The script is written in the Python language. For more information about Python, see Python 2.2 quick reference.
These source files comprise the webstats.py application:
webstats.py is the
main script.
The pageget.py
module encapsulates the logic for scanning Apache's
access log files. See Section 51, “The pageget.py module: Apache
log file functions”.
The pageget.py module defines a
class PageGet, each instance of which
represents one line in the Apache server's access_log file.
What we need to know from the access logs boils down to
three data for each page accessed in the time period of
interest. We'll encapsulate these three items as
instances of class HitCount:
.nTotal: The total number of hits on
the page.
.nFar: The number of hits from
off-campus, so that we can compute the percentage of
off-campus hits.
.url: The page's URL, minus the
“http://infohost.nmt.edu” prefix.
The HitCount class will include a .__cmp__() method that sorts instances in
hit-parade order: descending order by their .nTotal attribute, with their .url attribute in ascending order as a secondary key.
We'll need a container class to hold the HitCount instances for each URL accessed in the
report period. The structure and function of this
container is driven by the needs of the script:
In order to generate the overall summary block on the root page, we'll need to remember the range of timestamps included in the report, and the total number of on- and off-campus hits.
For the access report on the NMT homepage, we'll need
a HitCount instance for URL
“/”.
For the hit parade, we'll need to visit the HitCount instances for every URL accessed in
the report period, sorted as defined by the HitCount.__cmp__() method: in descending
order by hit count, with URL as a secondary key.
To generate the tables of personal and official pages by their first character, we'll need to interrogate the first character values that occur in both those categories.
To generate the pages showing all the personal and official directories for a given first character, we'll need to interrogate the list of all personal and official URLs that start with a given character.

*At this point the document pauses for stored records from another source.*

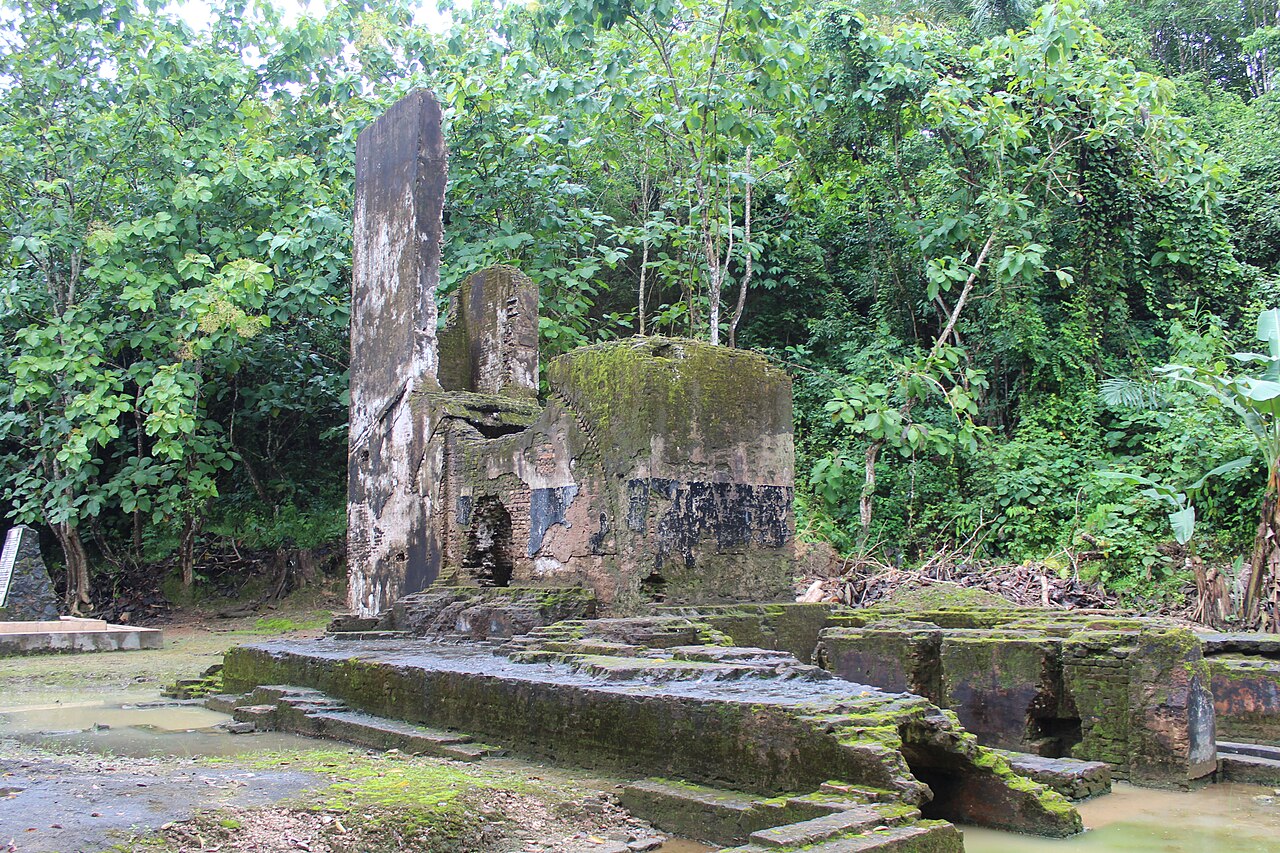 Oranje Nassau Coal Mine Site w Indonezji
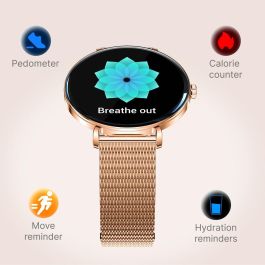 Smartwatch Forever GSM193533 Rosa 1,43"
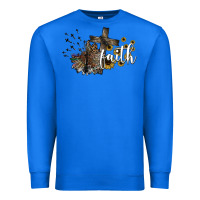 True Royal faith Premium Sweatshirt - SublimationCraftShop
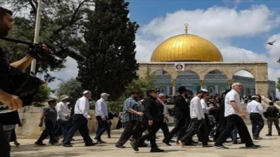 وزير إسرائيلي: أبواب القدس ستصل حتى أبواب دمشق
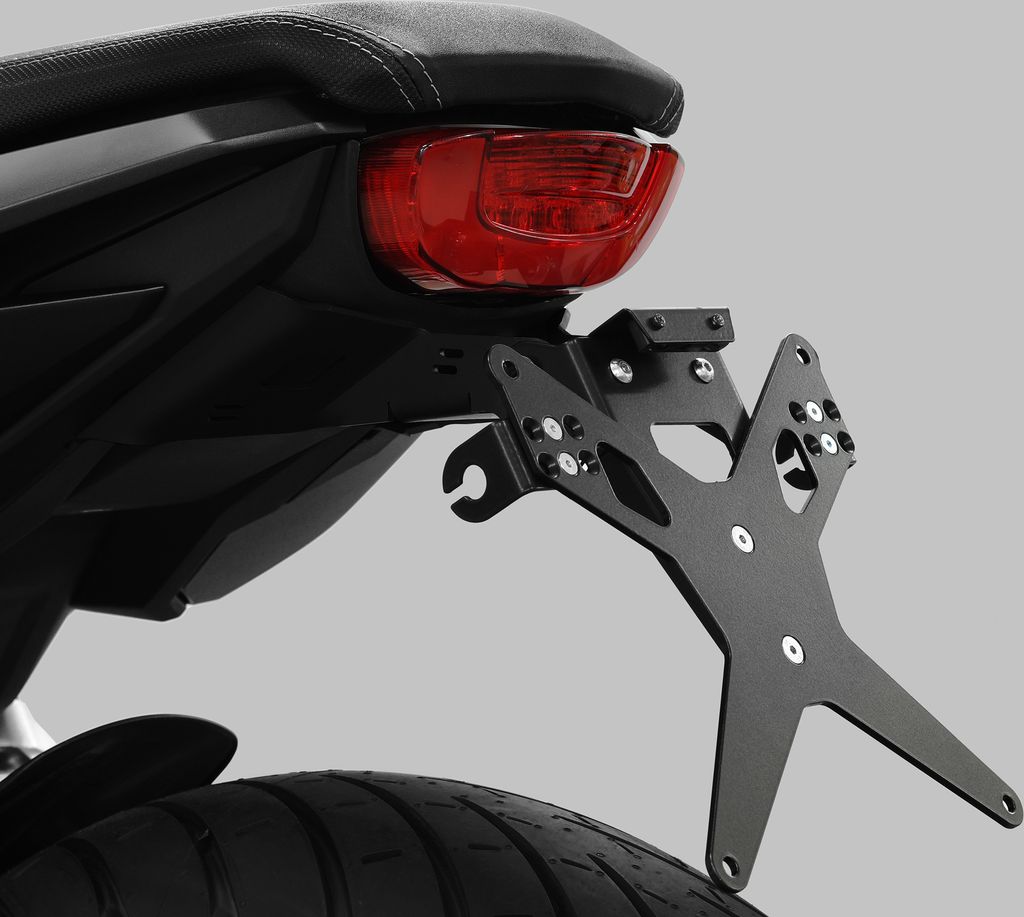 ZIEGER X-Line Kennzeichenhalter kompatibel mit Honda CB 650 R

To generate the access report pages for a single
person or official directory, we'll need to
interrogate the list of all URLs that start with
given first component (either “/~”
or “login/”).
directory
Finally, to produce the detail lines on the
individual access report pages, we'll need to be able
to retrieve the HitCount instance for
any specified URL.
We'll encapsulate all these data and methods as a single
instance of class AccessSummary. This
instance will accept a stream of PageGet
instances, filter out the ones that don't matter (such as
image files and CSS stylesheets), and store the access
data as a set of HitCount instances in
such a way that they can be retrieved by all the access
methods described above.
An earlier version of this program used external files and an ancient sort-merge algorithm that dates from the 1960s. However, starting with this version, we can probably fit into memory everything we need. Preliminary testing in January 2009 showed that the number of distinct URLs to be managed is on the order of 100,000. Even with an average URL length of 50 characters or so, that's a minimal memory footprint on the order of 5MB, hardly a strain on today's multi-gigabyte processor memories.
Python's __slots__ feature, part of the
features of new-style classes, allows us to reduce the
memory requirements for each of the HitCount instances. The named slots will be .nTotal, .nFar, and .url.